Explorers during the last century discovered a number of other fascinating ancient inscriptions in the Middle East that provided confirmation of facts recorded in the sacred Scriptures…. The greatest treasure of all was a fascinating engraved stone tablet [found in the tomb of a rich Yemenite noblewoman of the patriarchal age] bearing her final inscription which confirmed the biblical account of Joseph’s careful management of the remaining food reserves during the seven years of famine in Egypt.
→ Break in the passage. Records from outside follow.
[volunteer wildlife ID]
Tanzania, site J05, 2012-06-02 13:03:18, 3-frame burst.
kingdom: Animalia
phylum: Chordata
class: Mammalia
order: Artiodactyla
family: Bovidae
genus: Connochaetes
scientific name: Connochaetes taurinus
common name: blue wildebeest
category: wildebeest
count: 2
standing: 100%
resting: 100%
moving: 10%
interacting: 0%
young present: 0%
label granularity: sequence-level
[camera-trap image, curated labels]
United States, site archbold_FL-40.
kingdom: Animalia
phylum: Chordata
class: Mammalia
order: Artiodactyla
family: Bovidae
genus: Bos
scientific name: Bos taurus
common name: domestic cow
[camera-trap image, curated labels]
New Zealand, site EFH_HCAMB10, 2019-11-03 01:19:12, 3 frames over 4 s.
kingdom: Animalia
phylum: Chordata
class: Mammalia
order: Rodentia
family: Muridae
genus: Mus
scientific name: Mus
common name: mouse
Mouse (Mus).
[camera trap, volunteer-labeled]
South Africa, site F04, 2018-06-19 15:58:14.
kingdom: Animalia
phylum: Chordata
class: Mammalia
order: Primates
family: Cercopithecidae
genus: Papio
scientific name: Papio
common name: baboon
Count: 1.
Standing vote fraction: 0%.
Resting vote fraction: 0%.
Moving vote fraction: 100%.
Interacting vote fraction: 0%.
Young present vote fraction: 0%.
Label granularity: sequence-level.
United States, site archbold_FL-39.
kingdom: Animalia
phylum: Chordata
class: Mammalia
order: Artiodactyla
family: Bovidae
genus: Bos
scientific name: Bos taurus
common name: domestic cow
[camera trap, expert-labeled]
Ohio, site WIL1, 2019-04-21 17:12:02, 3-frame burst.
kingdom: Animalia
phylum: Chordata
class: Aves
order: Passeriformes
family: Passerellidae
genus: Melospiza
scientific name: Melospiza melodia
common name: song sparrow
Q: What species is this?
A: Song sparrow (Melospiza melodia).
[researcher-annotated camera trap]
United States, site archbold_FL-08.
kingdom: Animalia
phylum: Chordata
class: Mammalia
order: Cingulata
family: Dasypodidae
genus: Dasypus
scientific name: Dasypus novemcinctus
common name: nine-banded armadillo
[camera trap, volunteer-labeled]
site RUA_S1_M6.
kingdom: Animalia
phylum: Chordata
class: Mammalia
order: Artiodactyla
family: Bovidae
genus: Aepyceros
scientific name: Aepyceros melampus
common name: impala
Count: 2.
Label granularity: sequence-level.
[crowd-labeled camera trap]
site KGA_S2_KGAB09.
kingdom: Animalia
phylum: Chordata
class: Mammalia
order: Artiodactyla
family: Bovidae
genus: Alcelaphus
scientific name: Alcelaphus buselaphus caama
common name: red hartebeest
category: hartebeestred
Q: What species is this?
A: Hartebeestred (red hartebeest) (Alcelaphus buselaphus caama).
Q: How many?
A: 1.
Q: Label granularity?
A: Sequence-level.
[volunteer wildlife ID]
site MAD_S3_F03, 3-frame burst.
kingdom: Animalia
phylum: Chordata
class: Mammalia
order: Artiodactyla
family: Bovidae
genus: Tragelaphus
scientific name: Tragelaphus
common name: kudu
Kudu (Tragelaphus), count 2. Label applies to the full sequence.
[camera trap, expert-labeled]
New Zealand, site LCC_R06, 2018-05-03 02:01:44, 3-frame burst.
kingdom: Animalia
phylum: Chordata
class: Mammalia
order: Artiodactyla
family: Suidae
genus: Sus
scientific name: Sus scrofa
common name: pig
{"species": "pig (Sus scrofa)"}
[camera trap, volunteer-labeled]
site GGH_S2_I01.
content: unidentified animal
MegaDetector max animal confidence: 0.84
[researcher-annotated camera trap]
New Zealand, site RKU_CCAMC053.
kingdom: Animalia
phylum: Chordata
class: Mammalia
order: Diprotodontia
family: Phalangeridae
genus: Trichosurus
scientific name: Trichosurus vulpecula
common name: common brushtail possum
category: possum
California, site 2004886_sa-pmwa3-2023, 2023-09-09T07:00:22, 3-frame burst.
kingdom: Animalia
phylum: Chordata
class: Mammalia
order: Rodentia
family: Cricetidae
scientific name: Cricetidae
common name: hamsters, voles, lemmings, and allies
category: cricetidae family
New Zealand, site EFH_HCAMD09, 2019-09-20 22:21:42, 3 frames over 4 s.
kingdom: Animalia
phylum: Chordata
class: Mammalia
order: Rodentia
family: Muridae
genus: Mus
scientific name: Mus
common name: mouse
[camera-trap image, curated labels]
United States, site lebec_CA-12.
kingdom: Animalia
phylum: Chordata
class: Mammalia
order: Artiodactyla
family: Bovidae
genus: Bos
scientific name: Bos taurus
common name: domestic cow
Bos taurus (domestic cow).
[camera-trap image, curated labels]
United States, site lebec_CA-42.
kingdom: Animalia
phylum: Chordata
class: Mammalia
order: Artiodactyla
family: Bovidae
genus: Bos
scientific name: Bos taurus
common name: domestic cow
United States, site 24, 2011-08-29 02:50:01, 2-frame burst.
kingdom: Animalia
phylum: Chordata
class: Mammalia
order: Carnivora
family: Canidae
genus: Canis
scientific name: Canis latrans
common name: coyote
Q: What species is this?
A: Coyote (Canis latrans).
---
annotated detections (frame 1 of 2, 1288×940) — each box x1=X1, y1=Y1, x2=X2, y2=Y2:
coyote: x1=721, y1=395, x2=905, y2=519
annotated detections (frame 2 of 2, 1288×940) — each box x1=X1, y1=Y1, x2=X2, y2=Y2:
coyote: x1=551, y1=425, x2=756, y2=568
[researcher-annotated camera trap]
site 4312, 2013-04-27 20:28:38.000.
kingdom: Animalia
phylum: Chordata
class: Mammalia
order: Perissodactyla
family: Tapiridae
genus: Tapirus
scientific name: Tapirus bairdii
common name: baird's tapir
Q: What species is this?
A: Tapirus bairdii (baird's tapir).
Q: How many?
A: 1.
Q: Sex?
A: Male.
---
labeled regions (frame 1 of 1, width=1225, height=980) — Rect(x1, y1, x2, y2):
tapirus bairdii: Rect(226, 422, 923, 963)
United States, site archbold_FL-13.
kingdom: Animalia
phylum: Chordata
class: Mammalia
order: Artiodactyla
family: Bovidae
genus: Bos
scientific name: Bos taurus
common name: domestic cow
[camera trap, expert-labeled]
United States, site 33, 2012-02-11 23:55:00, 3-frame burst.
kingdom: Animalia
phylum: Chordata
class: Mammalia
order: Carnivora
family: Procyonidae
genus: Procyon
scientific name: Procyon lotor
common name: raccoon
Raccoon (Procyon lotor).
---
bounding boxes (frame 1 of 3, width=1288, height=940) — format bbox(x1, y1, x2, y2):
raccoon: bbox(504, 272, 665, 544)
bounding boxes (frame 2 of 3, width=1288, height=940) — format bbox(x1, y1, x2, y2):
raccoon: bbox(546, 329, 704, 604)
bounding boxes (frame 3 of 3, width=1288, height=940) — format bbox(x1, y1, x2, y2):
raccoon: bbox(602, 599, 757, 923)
A Yemenite Inscription About a Famine During the Time of Joseph

In thy name O God, the God of Hamyar,

I Tajah, the daughter of Dzu Shefar, sent my steward to Joseph,

And he delaying to return to me, I sent my hand maid

With a measure of silver, to bring me back a measure of flour:

And not being able to procure it, I sent her with a measure of gold:

And not being able to procure it, I sent her with a measure of pearls:

And not being able to procure it, I commanded them to be ground:

And finding no profit in them, I am shut up here.

Whosoever may hear of it, let him commiserate me;

And should any woman adorn herself with an ornament

From my ornaments, may she die with no other than my death.

(reported in Niebuhr’s Voyage en Arabie, PL. LIX.

Translation by Rev. Charles Forster).

It should be noted here that the above translation appears quite credible, since Frieslander Carsten Niebuhr was a respected pioneer in archaeological exploration of the Middle East and in translating inscriptions found there, having accurately translated many from ancient Persepolis.